Mutant NAGS proteins and mutant argA genes encoding these proteins were obtained by mutagenesis by randomizing a fragment of a nucleotide sequence of a gene. To obtain multiple mutations in the argA gene, a fragment of 15 nucleotides was completely randomized, encoding the region in the protein sequence from the 15th to the 19th amino acid residue, inclusive. Complete randomization of a fragment of 15 nucleotides gives 4 ¹⁵ or about 10 ⁹ different DNA sequences encoding 20 ⁵ different amino acid residues in a 5-dimensional peptide. The probability of non-occurrence of stop codons in the reading frame in this sequence is 0.95 ⁵ or about 78%. Thus, complete randomization of the fragment of the argA gene encoding a peptide from the 15th to the 19th amino acid residue should produce approximately 2.5 million different protein sequences that differ in this peptide fragment in the NAGS structure. Sequential selection and selection of recombinant clones carrying mutant argA genes cloned into expression vectors allows the selection of fbr variants of mutant NAGS with different levels of their biological activity up to the level of activity of natural NAGS. In breeding, the inventors decided that strains carrying the mutant argA gene can be obtained using strains argD ^- and proB ^- or proA ^- because such strains cannot produce L-proline due to inhibition of NAGS and therefore cannot grow if there is an excess of L-arginine in the culture medium, but the strains carrying fbr NAGS can grow on minimal medium because glutamate semi-aldehyde, a precursor of L-proline, can be obtained using acetylornithine deacetylase (argE gene product) from N- acetylglutamate semial dehydrate, the precursor of L-arginine (Eckhardt, T., Leisinger, T., Mol. Gen. Genet., v. 138, p. 225-232, 1975). However, the inventors have found that using the method described above, as described in the following examples, it is difficult to obtain a high activity fbr NAGS, and that such a high activity fbr NAGS can be obtained by introducing a mutant argA gene into a natural strain and selection of strains showing growth retardation.

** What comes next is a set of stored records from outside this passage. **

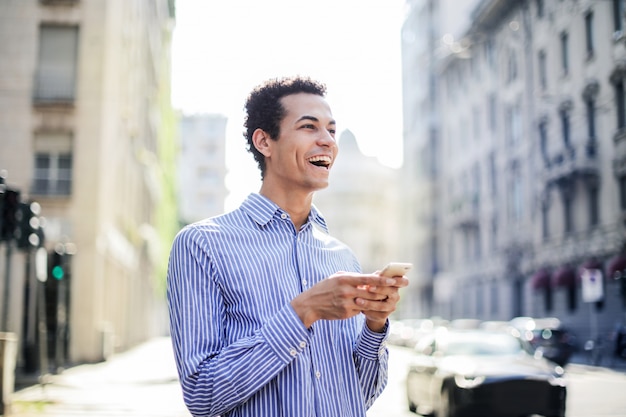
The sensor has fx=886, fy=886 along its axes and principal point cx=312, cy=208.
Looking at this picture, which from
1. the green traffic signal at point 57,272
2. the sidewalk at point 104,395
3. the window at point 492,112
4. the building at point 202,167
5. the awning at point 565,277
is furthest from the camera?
the building at point 202,167

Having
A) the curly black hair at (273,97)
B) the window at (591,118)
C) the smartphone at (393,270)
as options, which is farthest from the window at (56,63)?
the smartphone at (393,270)

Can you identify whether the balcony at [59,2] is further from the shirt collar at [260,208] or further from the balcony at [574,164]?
the shirt collar at [260,208]

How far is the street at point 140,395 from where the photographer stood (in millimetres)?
14492

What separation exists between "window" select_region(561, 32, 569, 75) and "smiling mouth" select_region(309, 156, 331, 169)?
39744 millimetres

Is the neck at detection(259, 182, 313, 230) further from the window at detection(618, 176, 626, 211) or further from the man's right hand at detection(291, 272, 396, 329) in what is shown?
the window at detection(618, 176, 626, 211)

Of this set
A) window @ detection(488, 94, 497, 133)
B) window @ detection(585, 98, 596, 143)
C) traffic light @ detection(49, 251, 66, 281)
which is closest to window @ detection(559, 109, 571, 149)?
window @ detection(585, 98, 596, 143)

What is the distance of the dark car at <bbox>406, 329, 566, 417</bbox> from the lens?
11930mm

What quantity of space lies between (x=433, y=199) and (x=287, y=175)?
220 ft

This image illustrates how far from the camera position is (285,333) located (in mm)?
2697

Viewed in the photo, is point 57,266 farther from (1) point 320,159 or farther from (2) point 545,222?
(2) point 545,222

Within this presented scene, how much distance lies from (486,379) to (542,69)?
3459cm

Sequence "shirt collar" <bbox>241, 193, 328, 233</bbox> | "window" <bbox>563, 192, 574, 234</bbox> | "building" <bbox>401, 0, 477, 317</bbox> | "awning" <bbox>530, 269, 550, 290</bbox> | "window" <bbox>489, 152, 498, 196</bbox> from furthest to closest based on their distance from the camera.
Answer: "building" <bbox>401, 0, 477, 317</bbox> → "window" <bbox>489, 152, 498, 196</bbox> → "awning" <bbox>530, 269, 550, 290</bbox> → "window" <bbox>563, 192, 574, 234</bbox> → "shirt collar" <bbox>241, 193, 328, 233</bbox>

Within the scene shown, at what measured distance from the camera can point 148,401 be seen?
16359mm

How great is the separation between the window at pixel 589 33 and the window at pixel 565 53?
219cm
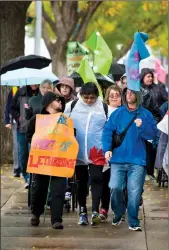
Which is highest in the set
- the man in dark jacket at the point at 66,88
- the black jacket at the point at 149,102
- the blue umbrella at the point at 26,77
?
the blue umbrella at the point at 26,77

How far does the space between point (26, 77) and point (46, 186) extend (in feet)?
11.8

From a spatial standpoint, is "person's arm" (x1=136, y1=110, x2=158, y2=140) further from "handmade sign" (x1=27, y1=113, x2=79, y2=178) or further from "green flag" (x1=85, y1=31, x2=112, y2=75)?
"green flag" (x1=85, y1=31, x2=112, y2=75)

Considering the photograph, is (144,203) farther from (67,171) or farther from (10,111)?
(10,111)

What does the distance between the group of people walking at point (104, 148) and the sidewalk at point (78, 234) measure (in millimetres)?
182

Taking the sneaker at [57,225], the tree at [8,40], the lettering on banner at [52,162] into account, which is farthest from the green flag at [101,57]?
the tree at [8,40]

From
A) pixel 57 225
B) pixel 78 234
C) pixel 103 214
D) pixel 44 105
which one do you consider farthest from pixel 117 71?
pixel 78 234

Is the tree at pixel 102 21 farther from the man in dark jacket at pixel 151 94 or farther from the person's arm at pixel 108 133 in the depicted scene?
the person's arm at pixel 108 133

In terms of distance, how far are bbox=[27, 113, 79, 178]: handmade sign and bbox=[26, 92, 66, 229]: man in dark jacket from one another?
118 millimetres

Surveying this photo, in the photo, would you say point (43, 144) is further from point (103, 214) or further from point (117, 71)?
point (117, 71)

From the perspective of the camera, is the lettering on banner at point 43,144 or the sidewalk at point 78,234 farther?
the lettering on banner at point 43,144

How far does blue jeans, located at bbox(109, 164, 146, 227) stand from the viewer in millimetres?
9406

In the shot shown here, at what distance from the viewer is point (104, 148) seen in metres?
9.34

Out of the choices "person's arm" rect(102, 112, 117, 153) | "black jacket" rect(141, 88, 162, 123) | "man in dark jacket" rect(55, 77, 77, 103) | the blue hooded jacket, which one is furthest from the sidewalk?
"black jacket" rect(141, 88, 162, 123)

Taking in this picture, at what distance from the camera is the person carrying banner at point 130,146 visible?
9367 millimetres
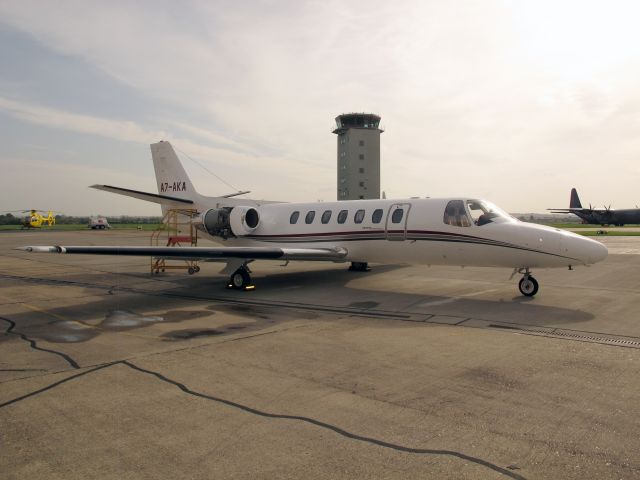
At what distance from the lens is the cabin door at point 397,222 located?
13301 millimetres

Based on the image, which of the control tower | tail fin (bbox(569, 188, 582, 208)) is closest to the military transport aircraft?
tail fin (bbox(569, 188, 582, 208))

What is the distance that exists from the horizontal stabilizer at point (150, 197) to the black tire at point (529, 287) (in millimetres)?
13463

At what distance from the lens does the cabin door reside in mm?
13301

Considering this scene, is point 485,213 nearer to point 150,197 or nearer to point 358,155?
point 150,197

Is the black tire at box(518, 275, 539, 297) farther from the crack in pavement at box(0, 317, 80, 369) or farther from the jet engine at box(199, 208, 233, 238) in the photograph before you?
the jet engine at box(199, 208, 233, 238)

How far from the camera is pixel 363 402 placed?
4961mm

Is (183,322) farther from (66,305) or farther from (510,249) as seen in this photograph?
(510,249)

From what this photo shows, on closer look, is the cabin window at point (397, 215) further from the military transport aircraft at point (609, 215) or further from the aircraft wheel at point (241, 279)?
the military transport aircraft at point (609, 215)

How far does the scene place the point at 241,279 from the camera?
45.9 ft

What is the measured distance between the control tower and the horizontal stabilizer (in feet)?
184

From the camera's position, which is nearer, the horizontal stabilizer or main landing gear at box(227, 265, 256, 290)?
main landing gear at box(227, 265, 256, 290)

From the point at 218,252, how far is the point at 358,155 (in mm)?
68027

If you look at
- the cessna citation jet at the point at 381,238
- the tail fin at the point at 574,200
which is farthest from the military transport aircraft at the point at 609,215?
the cessna citation jet at the point at 381,238

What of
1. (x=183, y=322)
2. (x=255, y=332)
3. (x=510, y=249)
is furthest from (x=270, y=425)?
(x=510, y=249)
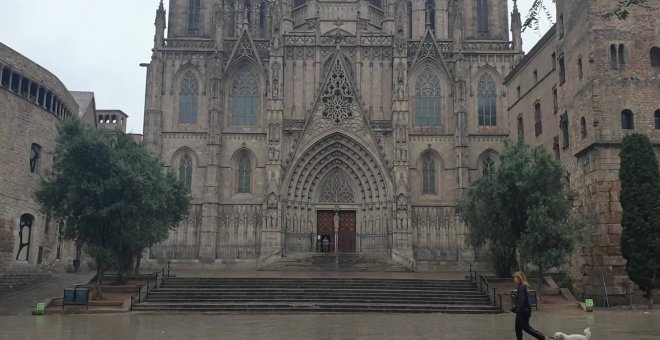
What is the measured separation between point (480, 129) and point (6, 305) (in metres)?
35.1

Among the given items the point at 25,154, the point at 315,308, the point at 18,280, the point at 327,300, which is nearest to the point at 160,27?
the point at 25,154

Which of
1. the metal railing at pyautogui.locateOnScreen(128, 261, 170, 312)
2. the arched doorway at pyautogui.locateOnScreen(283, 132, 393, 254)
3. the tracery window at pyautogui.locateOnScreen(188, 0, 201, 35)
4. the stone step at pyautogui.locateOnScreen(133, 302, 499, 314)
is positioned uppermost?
the tracery window at pyautogui.locateOnScreen(188, 0, 201, 35)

 In the framework of the present invention, amino acid sequences of mutant NAGS corresponding to the fbr phenotype of NAGS were determined. As a result, mutant NAGS can be obtained from these sequences by introducing mutations into the natural argA gene using conventional methods. As an example of the natural argA gene, E. coli argA gene (GenBank number Y00492) may be mentioned.

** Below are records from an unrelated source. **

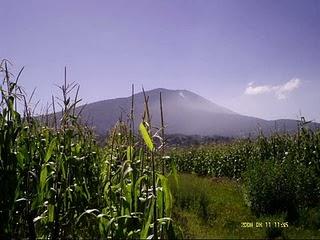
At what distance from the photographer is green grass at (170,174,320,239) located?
625 centimetres

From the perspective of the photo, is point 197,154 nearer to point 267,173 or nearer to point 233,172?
point 233,172

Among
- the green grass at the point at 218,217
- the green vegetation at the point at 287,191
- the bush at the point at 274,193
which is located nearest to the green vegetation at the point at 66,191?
the green vegetation at the point at 287,191

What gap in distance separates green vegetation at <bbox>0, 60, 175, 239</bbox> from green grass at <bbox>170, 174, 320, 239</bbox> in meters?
1.96

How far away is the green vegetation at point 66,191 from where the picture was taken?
3391mm

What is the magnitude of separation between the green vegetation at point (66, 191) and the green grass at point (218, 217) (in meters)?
1.96

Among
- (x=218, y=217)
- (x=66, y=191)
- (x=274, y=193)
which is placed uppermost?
(x=66, y=191)

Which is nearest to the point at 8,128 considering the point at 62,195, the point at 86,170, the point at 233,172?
the point at 62,195

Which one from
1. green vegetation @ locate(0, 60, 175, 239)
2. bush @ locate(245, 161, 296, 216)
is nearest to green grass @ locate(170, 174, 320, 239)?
bush @ locate(245, 161, 296, 216)

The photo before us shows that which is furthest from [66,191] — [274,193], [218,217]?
[274,193]

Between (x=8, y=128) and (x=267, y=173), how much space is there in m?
6.32

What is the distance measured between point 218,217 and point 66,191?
14.5ft

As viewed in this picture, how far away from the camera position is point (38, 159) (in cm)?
430

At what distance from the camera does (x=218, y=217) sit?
7.78m

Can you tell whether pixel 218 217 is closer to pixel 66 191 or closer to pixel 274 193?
pixel 274 193
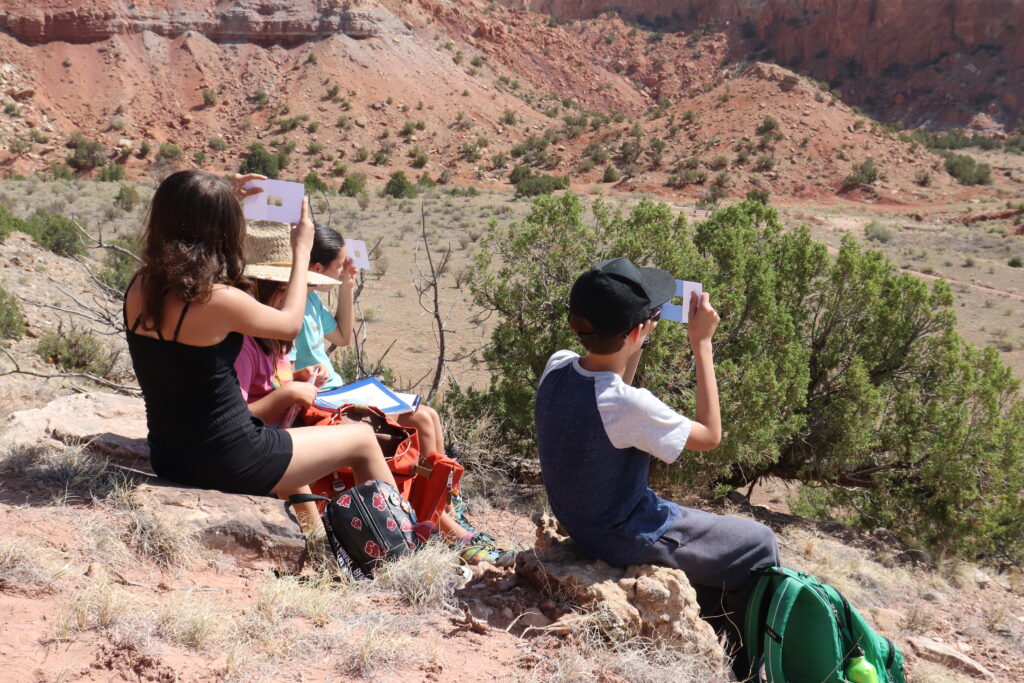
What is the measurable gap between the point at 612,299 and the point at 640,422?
366mm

 The amino acid sequence at position 15-19 in the mutant NAGS according to the present invention corresponds to any of the sequences 1-4 (SEQ ID NOS: 1-4). The corresponding sequence of the known mutant NAGS, in which tyrosine at position 19 is replaced by cysteine, as well as the natural NAGS from E. coli are shown under numbers 5 and 6 (SEQ ID NOS: 5 and 6). Examples of nucleotide sequences encoding these amino acid sequences are given under the numbers 7-12 (SEQ ID NOS: 7-12). These sequences are presented in table 1 (see the end of the description).

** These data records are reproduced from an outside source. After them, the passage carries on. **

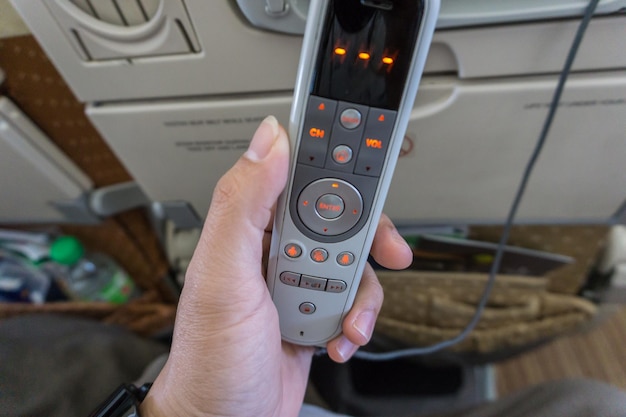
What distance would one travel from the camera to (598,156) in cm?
50

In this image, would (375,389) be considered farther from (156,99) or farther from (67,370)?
(156,99)

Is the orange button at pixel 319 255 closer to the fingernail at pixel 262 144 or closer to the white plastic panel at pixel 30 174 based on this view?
the fingernail at pixel 262 144

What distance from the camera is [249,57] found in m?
0.42

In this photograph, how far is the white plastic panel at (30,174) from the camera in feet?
1.74

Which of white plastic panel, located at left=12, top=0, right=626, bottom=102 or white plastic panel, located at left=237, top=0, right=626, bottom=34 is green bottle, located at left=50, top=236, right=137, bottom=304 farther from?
white plastic panel, located at left=237, top=0, right=626, bottom=34

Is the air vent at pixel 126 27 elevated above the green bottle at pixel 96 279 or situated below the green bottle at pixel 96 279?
above

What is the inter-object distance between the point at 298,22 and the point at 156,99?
7.6 inches

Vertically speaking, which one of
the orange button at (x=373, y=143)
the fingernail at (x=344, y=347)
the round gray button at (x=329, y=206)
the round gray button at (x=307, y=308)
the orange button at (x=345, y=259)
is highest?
the orange button at (x=373, y=143)

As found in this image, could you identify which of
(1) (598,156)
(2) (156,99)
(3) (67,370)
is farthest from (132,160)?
(1) (598,156)

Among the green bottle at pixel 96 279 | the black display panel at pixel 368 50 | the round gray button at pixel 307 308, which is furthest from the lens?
the green bottle at pixel 96 279

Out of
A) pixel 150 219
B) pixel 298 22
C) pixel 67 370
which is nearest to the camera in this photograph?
pixel 298 22

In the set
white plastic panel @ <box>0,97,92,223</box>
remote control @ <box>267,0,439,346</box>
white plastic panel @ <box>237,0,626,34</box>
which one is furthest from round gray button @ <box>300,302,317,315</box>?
white plastic panel @ <box>0,97,92,223</box>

 Mutant NAGS may contain deletions, substitutions, insertions or additions of one or more amino acids in one or many positions, except positions 15 to 19, provided that the activity of NAGS, which is the activity of catalysis of the acetylation reaction of L-glutamic acid to obtain N- acetylglutamate, not worsened.

 The value of "several" in relation to the number of amino acids differs depending on the position or type of amino acid residues in the three-dimensional structure of the protein for the following reason. Some amino acids have a high homology with respect to other amino acids, and the difference in their replacement does not significantly affect the three-dimensional structure of the protein. For this reason, the mutant NAGS according to the present invention may be such NAGS, the homology of which is not less than 30-50%, preferably 50-70%, in comparison with the full amino acid sequence established for NAGS, and which has fbr NAGS activity.

 In the present invention, “amino acid sequence corresponding to the sequence at position 15 to 19” means an amino acid sequence corresponding to the sequence of amino acids at position 15 to 19 in the naturally occurring NAGS sequence from E. coli. The position of amino acid residues may vary. For example, if an amino acid residue is introduced into the N-terminal portion, then the amino acid residue located naturally at position 15 moves to position 16. In this case, the amino acid residue corresponding to the initial position 15 is designated in the present invention as the amino acid residue in position 15.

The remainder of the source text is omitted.